Standing on an elevated, panoramic terrace of a winery restaurant, I look out over rows of vines stretching straight and even to the foot of the steep chalk ridge that extends as far as I can see to either side along the valley. It is November, and the leaves are mottling yellow and brown and falling away to compost around the rootstocks. Behind me, the hundreds of tons of grapes produced by these vines over the summer have finished their first fermentation in the winery's vast stainless-steel tanks. These base wines will soon be tasted and blended by the winemakers before being aged in the bottle using the traditional méthode champenoise to acquire their flavor and fizz. The quality of the fruit produced during this past long, warm summer suggests that the vintage might be one of the best ever. We'll know in three years.

*PROBLEM TO WORK ON*
Transcribe the winery passage word for word, starting at "Standing on an" and ending at "in three years.". The listing that comes next is from a separate source and has no tie to the winery passage.

*RECORDS*
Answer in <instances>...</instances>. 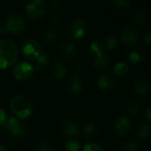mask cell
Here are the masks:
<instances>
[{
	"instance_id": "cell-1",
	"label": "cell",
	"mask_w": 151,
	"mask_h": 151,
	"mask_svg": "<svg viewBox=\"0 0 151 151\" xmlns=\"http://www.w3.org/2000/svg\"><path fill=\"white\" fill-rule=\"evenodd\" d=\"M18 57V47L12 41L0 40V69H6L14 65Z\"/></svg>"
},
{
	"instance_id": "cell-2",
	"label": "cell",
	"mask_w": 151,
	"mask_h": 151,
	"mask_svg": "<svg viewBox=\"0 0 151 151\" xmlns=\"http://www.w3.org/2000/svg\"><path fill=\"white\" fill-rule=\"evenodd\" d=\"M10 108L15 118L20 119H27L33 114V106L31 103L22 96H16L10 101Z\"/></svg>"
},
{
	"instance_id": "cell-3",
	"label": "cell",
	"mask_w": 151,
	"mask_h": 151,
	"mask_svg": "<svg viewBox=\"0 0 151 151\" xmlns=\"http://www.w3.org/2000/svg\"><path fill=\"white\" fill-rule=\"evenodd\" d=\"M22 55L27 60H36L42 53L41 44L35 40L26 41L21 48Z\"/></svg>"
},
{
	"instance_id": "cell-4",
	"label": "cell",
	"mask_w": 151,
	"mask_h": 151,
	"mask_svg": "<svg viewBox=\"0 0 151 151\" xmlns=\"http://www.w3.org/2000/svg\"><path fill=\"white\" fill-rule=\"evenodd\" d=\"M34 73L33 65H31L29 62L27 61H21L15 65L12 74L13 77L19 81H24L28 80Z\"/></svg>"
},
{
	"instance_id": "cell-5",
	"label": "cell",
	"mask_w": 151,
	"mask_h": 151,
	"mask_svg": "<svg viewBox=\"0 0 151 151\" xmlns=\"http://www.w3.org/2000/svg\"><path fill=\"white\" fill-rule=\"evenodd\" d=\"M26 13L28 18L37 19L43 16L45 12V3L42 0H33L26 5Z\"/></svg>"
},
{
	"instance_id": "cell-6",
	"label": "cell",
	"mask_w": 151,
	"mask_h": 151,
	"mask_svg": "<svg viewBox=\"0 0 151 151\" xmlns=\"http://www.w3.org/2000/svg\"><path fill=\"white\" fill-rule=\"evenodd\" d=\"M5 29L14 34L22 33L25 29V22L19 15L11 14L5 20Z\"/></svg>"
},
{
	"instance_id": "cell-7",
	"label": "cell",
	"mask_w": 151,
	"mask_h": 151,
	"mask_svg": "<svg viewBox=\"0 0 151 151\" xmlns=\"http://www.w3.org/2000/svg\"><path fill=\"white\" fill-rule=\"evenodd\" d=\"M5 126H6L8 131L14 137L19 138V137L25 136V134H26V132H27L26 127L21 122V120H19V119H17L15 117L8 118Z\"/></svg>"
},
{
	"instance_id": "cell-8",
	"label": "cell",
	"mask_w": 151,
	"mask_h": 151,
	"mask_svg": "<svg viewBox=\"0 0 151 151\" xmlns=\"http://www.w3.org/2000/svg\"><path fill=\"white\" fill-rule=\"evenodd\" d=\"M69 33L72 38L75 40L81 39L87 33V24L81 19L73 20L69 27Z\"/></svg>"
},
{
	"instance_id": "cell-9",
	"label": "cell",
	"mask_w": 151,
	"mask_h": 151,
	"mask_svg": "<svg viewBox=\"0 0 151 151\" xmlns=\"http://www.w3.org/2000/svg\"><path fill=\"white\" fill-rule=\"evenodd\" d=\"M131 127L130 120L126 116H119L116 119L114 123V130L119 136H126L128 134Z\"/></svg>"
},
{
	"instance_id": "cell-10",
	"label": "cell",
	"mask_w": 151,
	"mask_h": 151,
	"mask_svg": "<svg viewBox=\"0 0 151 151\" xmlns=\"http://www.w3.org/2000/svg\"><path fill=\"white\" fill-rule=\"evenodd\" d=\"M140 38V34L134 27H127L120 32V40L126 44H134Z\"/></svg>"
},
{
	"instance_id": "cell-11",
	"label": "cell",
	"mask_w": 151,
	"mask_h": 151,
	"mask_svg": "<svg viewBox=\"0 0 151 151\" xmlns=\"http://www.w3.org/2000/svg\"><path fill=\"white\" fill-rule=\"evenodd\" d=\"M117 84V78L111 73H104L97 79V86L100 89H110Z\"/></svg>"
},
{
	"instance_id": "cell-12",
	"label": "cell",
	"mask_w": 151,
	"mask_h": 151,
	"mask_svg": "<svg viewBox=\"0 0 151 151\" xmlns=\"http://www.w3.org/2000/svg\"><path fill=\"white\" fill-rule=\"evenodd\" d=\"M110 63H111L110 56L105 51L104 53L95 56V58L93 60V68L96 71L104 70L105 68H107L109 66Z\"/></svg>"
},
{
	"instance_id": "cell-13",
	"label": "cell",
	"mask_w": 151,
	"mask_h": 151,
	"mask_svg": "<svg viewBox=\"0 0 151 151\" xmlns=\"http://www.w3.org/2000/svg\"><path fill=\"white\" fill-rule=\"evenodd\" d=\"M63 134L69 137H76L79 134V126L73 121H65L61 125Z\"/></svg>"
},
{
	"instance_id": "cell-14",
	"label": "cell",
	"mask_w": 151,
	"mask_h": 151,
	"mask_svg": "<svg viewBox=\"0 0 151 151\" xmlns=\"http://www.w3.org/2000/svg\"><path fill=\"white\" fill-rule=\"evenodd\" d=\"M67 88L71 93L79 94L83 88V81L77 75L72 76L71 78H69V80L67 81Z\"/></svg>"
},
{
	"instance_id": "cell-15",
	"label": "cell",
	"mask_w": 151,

*ANSWER*
Standing on an elevated, panoramic terrace of a winery restaurant, I look out over rows of vines stretching straight and even to the foot of the steep chalk ridge that extends as far as I can see to either side along the valley. It is November, and the leaves are mottling yellow and brown and falling away to compost around the rootstocks. Behind me, the hundreds of tons of grapes produced by these vines over the summer have finished their first fermentation in the winery's vast stainless-steel tanks. These base wines will soon be tasted and blended by the winemakers before being aged in the bottle using the traditional méthode champenoise to acquire their flavor and fizz. The quality of the fruit produced during this past long, warm summer suggests that the vintage might be one of the best ever. We'll know in three years.